§ **Exercise instructions**:
Leave the pictures out, and transcribe the material below exactly from the line with "ภาพ No.193948:วัดพระธรรมกาย จัดงานวันเด็กแห่งชาติ" to the line with "FA宣言した福田秀平（右奥）との交渉を終えた西武渡辺久信GM（撮影・今浪浩三）", both lines included.

§ **Dataset extract**:
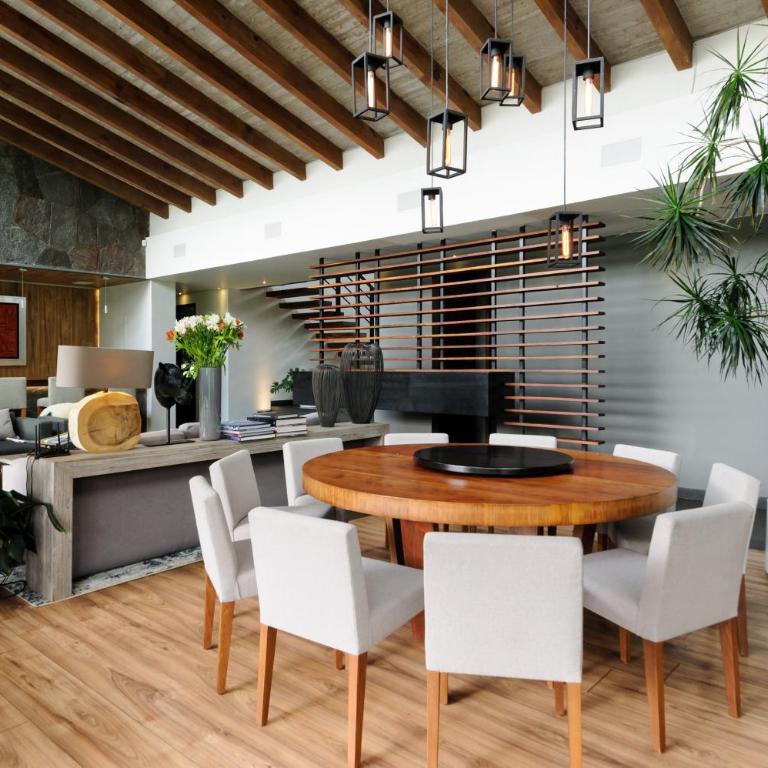 Casa Galo-Modern Retreat Overlooking Golf Course - Villa - 24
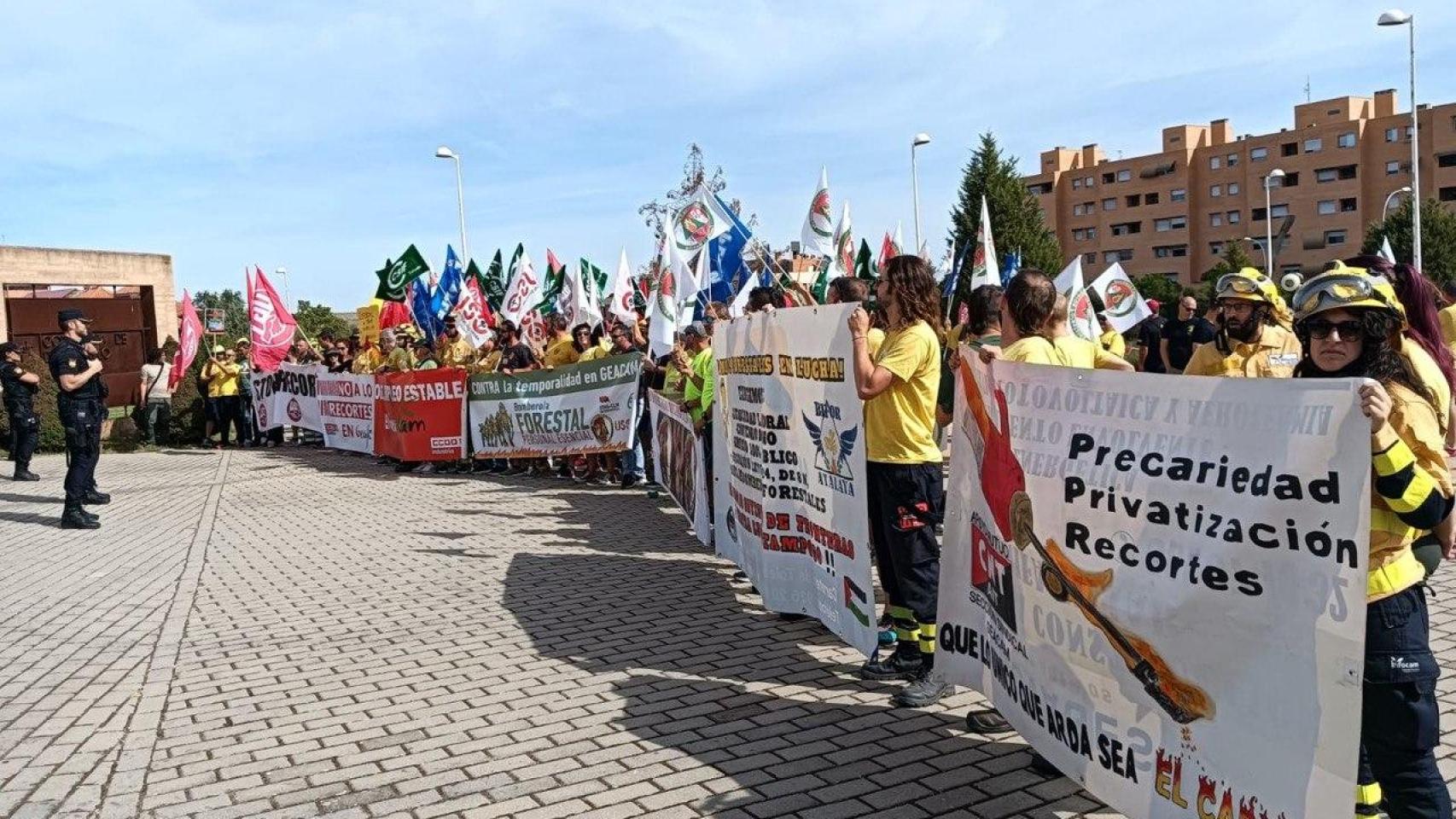 Protesta de los sindicatos del Geacam. Foto: CCOO.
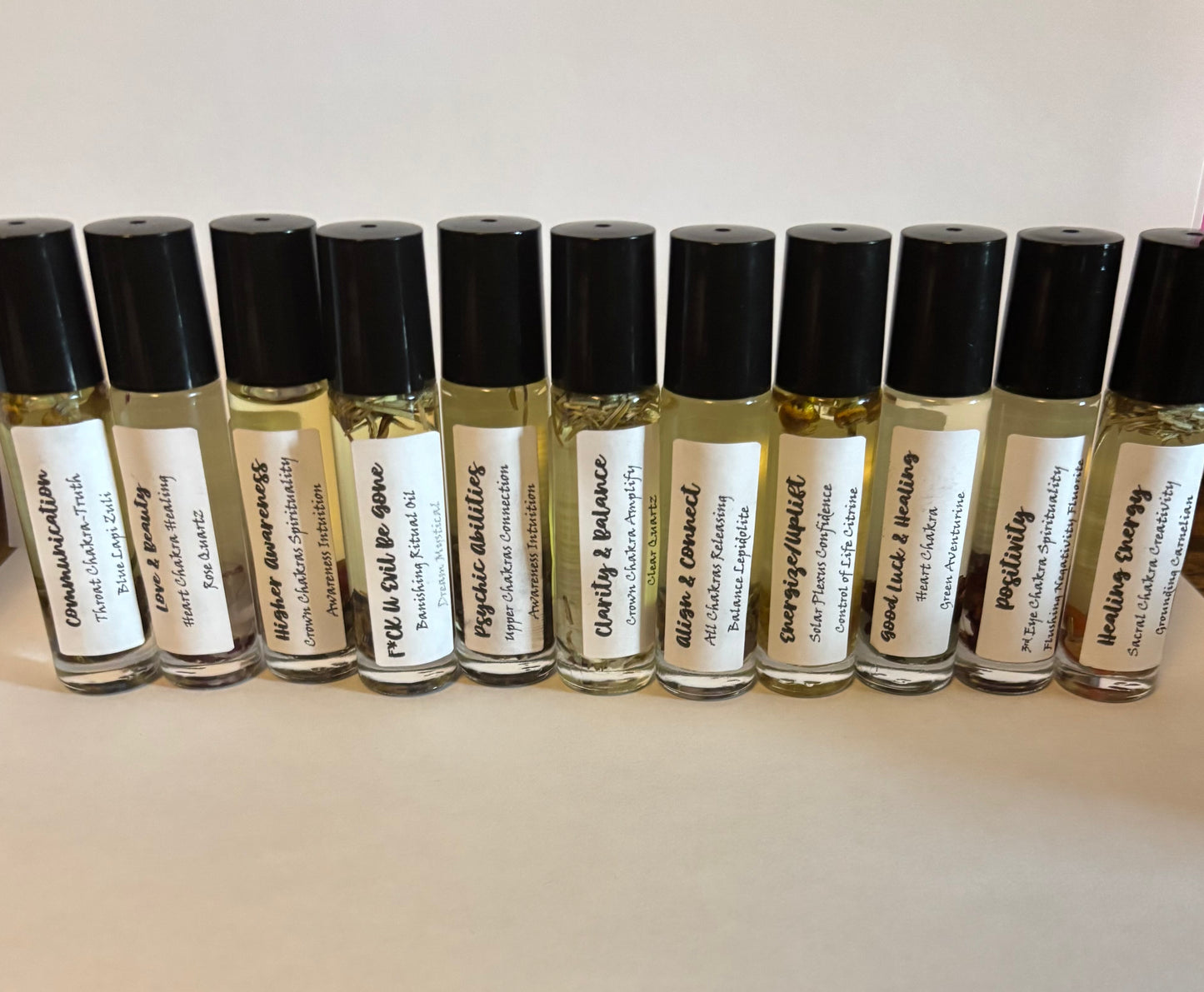 Mystical Healing Oil Roller Collection 💫
Crystals • Herbs • Intentions in Every Bottle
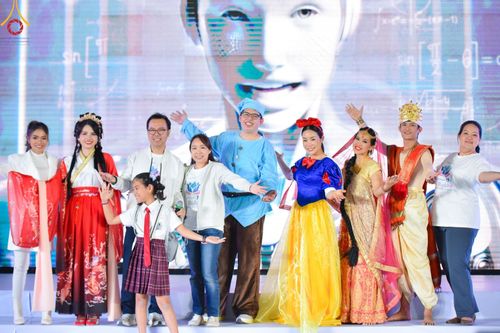 ภาพ No.193948:วัดพระธรรมกาย จัดงานวันเด็กแห่งชาติ ประจำปี พ.ศ.2568 ออกร้านอาหาร 200 ร้าน มอบของขวัญหลายหมื่นชิ้น วันที่ 12 มกราคม พ.ศ. 2568 วัดพระธรรมกาย อ.คลองหลวง จ.ปทุมธานี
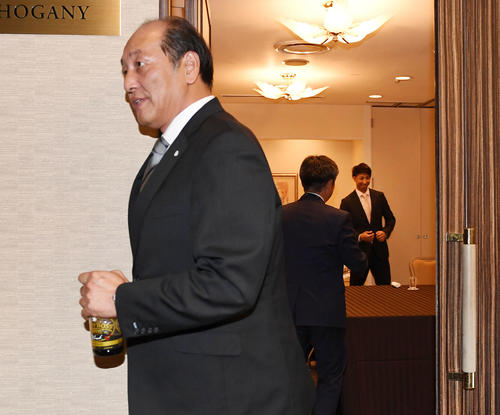 FA宣言した福田秀平（右奥）との交渉を終えた西武渡辺久信GM（撮影・今浪浩三）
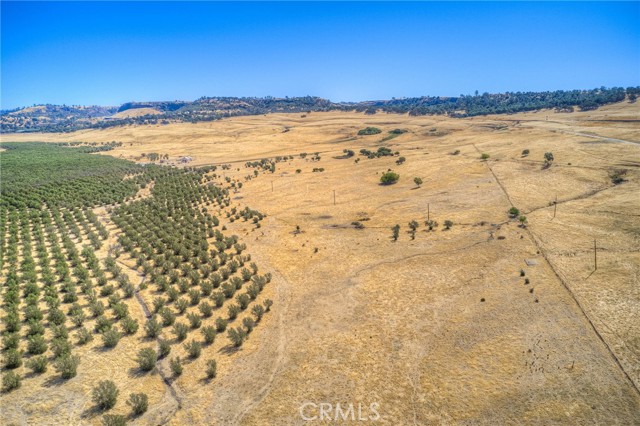 16 Rocky Drive, Oroville CA: https://media.crmls.org/medias/b779e25b-d12e-48d6-b8b4-da7cd46db655.jpg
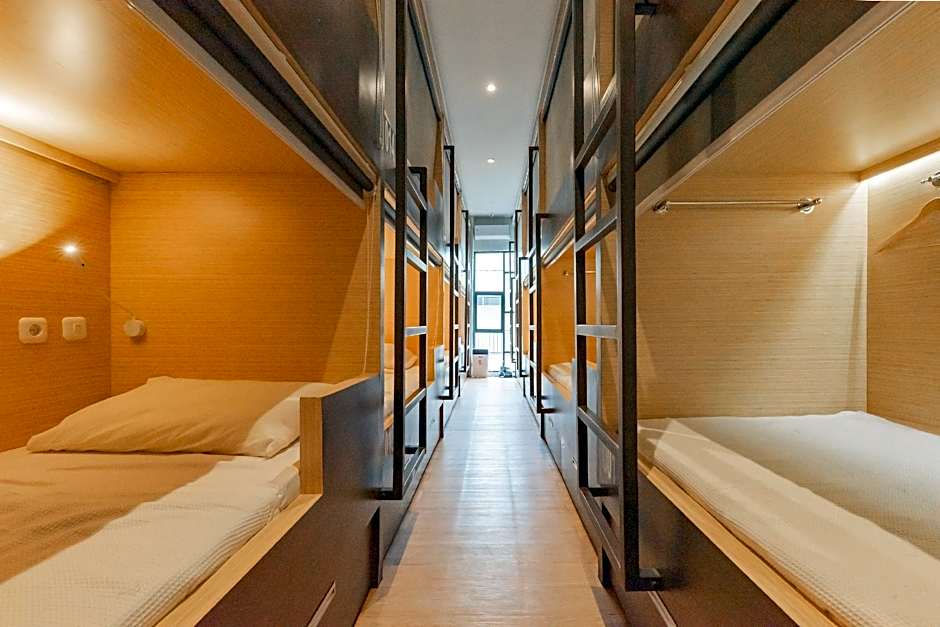 Capsule Inn Antasari Mitra RedDoorz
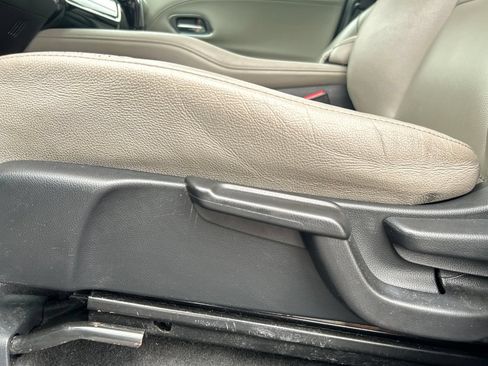 Used 2017 Honda HR-V EX-L image 19
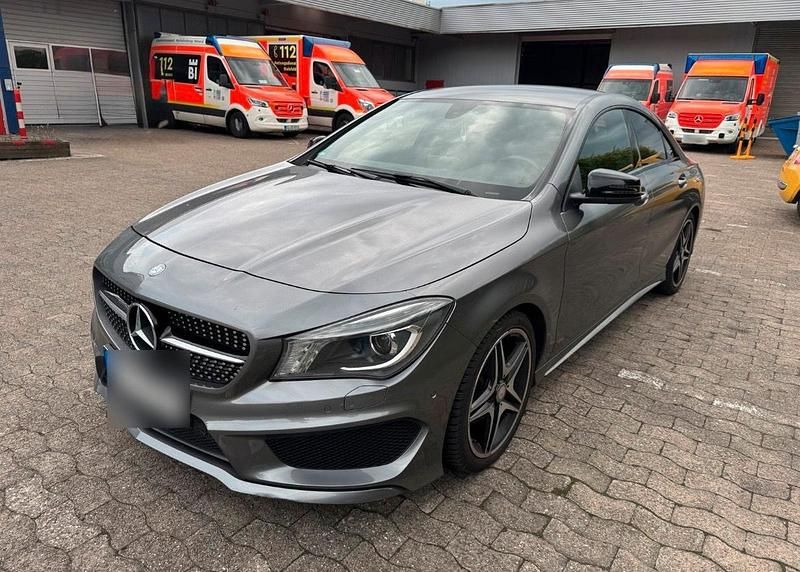 Gebraucht Mercedes CLA200 152 PS (111 kW) 2014 Grau Limousine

§ **Finished task**:
 ภาพ No.193948:วัดพระธรรมกาย จัดงานวันเด็กแห่งชาติ ประจำปี พ.ศ.2568 ออกร้านอาหาร 200 ร้าน มอบของขวัญหลายหมื่นชิ้น วันที่ 12 มกราคม พ.ศ. 2568 วัดพระธรรมกาย อ.คลองหลวง จ.ปทุมธานี
 FA宣言した福田秀平（右奥）との交渉を終えた西武渡辺久信GM（撮影・今浪浩三）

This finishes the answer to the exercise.